§ Exercise task: Format each line of the listing below as one string in a JSON list, leaving out the blank lines and the picture.

§ Records for this task:
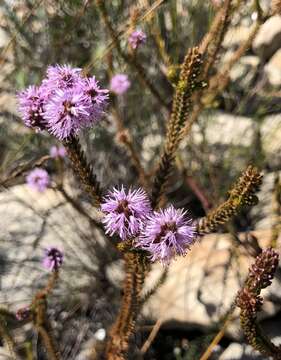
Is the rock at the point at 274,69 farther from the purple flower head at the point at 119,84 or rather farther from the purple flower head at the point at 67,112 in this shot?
the purple flower head at the point at 67,112

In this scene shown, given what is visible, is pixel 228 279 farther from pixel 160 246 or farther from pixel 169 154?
pixel 160 246

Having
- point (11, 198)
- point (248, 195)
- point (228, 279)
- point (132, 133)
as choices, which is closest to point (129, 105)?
point (132, 133)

§ Written response:
[
  "Is the rock at the point at 274,69 farther from the purple flower head at the point at 119,84 or rather farther from the purple flower head at the point at 67,112 in this shot?",
  "the purple flower head at the point at 67,112",
  "In this scene shown, given what is visible, is pixel 228 279 farther from pixel 160 246 or farther from pixel 169 154?",
  "pixel 160 246",
  "Having",
  "- point (11, 198)",
  "- point (248, 195)",
  "- point (228, 279)",
  "- point (132, 133)",
  "as choices, which is closest to point (129, 105)?",
  "point (132, 133)"
]